Por: Juan Pablo Ruiz Soto

Colombia y su estrategia REDD+

Colombia, al igual que otros países latinoamericanos como México, Costa Rica, Panamá, Perú y Argentina, está preparando su estrategia nacional para la Reducción de la Deforestación y la Degradación de los Bosques (REDD+, por su sigla en inglés).

El país más avanzado en este tema en América Latina es Costa Rica, único en la región que anualmente incrementa su área de bosques. Los demás países, año por año, perdemos parte de ellos. Para el caso colombiano, en el informe REDD+ se presenta la cifra de 335.000 hectáreas de bosque talado anualmente.

En la etapa de diagnóstico se identificaron como motores de la deforestación en Colombia: la expansión de la frontera agropecuaria para agricultura y ganadería, los cultivos ilícitos, la reubicación de población desplazada, el desarrollo de infraestructura y la minería. Ahora, el país entra en la etapa de consulta y definición de cómo frenar el proceso de deforestación. Esto debe llevar a un amplio y comprensivo diálogo entre las diversas fuerzas sociales involucradas, incluidos el Gobierno y sus diferentes ministerios, para articular intereses encontrados que hoy están impactando nuestros bosques, generando su degradación y destrucción.

En el documento REDD+, el gobierno de Colombia se compromete a diseñar y poner en ejecución cuatro estrategias en relación al cambio climático: uno, mitigación de futuras emisiones de gases de efecto invernadero, mediante la Estrategia Nacional de Desarrollo Bajo en Carbono; dos, como parte de lo anterior, la definición de la Estrategia Nacional REDD+; tres, la ejecución del Plan Nacional de Adaptación al Cambio Climático, y cuatro, una estrategia financiera para afrontar los desastres asociados al cambio climático. Los compromisos no contradicen el Plan Nacional de Desarrollo, pero los temas ambientales deberán ser eje del desarrollo nacional si se pretende alcanzar las metas propuestas.

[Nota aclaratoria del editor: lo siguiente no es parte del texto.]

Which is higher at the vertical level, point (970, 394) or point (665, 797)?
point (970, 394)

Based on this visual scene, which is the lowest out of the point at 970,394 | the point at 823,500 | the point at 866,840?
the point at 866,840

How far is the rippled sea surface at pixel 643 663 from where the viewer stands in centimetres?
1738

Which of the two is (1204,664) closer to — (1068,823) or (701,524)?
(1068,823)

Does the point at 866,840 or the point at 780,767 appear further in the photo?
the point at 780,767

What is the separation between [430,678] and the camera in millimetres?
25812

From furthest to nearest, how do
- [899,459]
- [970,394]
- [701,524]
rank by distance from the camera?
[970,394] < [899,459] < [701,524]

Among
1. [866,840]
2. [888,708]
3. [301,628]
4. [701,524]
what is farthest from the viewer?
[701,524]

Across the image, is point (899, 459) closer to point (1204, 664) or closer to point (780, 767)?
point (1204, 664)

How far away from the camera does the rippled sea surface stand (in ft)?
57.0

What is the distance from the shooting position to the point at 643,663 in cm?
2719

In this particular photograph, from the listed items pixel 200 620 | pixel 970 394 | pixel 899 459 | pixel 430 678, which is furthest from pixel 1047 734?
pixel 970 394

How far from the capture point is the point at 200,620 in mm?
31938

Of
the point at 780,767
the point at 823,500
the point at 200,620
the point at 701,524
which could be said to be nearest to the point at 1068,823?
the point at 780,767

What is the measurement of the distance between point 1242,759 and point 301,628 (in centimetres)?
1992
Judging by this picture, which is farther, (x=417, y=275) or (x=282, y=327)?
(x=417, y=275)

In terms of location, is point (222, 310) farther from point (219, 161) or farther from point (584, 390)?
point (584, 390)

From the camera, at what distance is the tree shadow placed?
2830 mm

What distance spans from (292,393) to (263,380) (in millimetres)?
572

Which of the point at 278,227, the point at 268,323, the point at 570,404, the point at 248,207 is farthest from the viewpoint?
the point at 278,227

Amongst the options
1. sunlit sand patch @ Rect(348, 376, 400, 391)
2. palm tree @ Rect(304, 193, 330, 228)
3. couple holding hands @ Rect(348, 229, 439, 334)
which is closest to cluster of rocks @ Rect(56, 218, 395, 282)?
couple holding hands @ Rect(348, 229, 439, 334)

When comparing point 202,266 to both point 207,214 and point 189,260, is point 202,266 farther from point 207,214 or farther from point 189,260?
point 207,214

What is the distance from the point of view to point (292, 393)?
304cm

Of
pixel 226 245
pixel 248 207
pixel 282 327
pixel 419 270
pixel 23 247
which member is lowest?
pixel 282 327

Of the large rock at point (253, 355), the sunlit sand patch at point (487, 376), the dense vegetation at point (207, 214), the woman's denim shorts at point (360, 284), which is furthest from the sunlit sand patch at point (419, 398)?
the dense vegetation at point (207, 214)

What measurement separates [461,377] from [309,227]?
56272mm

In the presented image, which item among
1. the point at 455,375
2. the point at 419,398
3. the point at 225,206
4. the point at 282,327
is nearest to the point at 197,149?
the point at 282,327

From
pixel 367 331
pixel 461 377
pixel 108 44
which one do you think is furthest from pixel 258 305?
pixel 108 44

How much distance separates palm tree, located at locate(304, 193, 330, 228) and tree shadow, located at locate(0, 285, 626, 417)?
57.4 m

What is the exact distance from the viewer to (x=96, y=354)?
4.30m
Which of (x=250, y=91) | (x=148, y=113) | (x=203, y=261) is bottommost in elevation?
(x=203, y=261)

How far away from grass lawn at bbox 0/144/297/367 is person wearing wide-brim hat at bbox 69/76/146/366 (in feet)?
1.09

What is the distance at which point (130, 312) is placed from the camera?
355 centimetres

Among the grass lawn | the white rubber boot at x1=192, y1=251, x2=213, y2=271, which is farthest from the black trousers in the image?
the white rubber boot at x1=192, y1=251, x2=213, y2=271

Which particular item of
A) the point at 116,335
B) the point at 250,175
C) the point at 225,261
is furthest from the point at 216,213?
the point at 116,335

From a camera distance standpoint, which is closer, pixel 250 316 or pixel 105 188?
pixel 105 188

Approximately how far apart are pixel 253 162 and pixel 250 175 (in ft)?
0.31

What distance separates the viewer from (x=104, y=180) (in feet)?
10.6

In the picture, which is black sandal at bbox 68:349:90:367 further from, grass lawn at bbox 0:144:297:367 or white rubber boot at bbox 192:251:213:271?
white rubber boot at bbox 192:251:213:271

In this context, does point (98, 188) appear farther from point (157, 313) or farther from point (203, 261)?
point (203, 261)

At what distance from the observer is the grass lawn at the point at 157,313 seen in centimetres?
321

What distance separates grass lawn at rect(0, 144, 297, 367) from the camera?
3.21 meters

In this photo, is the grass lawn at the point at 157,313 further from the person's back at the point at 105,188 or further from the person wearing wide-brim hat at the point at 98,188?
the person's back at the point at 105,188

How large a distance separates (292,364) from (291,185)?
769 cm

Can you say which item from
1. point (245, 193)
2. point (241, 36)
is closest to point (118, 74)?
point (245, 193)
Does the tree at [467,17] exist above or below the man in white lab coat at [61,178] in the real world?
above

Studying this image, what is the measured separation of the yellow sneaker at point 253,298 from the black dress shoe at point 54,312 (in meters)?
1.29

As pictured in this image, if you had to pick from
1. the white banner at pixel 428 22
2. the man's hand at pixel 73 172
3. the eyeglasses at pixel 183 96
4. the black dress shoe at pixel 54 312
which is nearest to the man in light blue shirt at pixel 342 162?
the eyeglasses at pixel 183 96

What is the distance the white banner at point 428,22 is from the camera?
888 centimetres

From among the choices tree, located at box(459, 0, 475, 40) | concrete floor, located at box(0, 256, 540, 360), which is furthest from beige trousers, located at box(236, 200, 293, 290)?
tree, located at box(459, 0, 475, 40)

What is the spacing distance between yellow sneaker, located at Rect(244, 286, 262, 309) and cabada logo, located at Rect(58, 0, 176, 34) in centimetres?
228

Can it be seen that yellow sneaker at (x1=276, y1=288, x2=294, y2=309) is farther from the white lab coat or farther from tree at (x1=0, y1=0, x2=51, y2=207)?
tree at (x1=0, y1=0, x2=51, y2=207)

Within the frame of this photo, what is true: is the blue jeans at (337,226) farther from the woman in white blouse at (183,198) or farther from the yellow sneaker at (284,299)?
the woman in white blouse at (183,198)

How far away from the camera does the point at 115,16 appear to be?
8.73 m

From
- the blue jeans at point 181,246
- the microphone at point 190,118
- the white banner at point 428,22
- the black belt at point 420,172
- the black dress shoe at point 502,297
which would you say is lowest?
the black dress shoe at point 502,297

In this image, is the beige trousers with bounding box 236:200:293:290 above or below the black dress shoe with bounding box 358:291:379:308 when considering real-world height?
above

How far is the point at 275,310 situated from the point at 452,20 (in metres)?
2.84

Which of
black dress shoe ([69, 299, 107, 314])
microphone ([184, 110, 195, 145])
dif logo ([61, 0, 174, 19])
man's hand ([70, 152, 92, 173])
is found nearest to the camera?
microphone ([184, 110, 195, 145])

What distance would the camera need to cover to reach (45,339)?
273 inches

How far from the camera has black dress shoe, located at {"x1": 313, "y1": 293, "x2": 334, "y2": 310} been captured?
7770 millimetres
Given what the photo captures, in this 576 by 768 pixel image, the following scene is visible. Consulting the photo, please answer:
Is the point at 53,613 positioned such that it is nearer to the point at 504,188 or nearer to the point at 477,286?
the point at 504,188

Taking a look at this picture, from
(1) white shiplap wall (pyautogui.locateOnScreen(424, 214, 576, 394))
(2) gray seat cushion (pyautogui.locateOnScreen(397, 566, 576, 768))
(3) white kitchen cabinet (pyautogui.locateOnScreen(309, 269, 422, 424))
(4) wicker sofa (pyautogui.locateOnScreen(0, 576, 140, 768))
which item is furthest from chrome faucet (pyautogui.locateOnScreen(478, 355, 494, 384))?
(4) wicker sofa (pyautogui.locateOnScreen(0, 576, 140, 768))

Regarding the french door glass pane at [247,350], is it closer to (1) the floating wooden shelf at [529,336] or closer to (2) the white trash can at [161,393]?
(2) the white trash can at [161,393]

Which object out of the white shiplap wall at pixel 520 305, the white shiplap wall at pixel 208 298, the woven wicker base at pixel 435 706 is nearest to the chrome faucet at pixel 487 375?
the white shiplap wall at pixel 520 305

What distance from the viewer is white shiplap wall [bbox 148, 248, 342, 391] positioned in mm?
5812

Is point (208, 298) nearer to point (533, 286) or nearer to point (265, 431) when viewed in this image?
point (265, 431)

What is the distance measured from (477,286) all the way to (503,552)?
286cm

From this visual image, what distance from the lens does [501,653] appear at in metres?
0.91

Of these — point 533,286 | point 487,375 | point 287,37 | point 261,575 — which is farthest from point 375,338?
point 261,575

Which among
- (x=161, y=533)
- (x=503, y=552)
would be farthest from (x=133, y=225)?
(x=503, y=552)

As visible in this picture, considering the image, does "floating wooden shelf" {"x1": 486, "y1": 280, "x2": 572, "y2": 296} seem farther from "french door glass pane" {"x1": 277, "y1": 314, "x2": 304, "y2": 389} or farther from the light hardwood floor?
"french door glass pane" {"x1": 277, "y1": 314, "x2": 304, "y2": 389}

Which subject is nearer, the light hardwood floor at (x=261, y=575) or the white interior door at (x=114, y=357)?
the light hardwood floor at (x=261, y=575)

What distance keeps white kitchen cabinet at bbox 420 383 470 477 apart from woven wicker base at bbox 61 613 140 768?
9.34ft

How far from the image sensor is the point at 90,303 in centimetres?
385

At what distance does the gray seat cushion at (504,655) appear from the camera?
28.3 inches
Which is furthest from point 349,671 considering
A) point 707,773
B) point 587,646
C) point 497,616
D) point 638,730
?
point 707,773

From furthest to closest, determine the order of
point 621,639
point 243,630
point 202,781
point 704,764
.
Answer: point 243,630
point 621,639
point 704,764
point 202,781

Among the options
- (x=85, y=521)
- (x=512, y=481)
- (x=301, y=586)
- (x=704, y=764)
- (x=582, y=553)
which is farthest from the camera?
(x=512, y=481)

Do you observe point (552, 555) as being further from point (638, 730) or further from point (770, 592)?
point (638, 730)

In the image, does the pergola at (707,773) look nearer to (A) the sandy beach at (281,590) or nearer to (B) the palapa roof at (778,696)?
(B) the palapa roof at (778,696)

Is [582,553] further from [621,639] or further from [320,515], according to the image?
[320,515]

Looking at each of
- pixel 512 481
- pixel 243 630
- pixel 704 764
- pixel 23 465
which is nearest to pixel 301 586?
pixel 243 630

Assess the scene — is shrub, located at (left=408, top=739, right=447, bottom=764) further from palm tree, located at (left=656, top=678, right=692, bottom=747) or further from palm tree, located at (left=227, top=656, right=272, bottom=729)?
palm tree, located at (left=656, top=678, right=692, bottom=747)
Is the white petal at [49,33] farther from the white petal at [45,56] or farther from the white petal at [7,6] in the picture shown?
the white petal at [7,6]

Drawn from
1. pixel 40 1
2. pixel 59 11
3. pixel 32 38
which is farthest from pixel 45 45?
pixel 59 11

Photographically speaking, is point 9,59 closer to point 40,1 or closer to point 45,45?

Para avanzar, en el documento REDD+ se propone una aproximación interinstitucional, desmontar incentivos perversos asociados a la deforestación y conseguir una consistente integración entre los diversos sectores. Se plantea iniciar de manera regional, con énfasis en el Pacífico y la Amazonia. Dada la importancia de los grupos indígenas y afrocolombianos en estas zonas, el Gobierno propone una moratoria para iniciar la ejecución de proyectos REDD+ en territorios colectivos, con el objeto de ampliar la consulta y llegar a acuerdos con las comunidades.

La intención gubernamental parece clara y positiva; falta ver si se hace efectiva. Todos sabemos que al interior de la sociedad y del mismo Gobierno se mueven muchas fuerzas que son difícilmente movilizadas por objetivos ambientales y de sostenibilidad. El discurso del Gobierno en el ámbito de las Naciones Unidas y lo avanzado hasta ahora en el programa REDD+ nos alientan a pensar que el país asumirá con seriedad los compromisos establecidos. Amanecerá y veremos, pues de momento hay acciones sectoriales y gubernamentales que no apuntan a la sostenibilidad del desarrollo.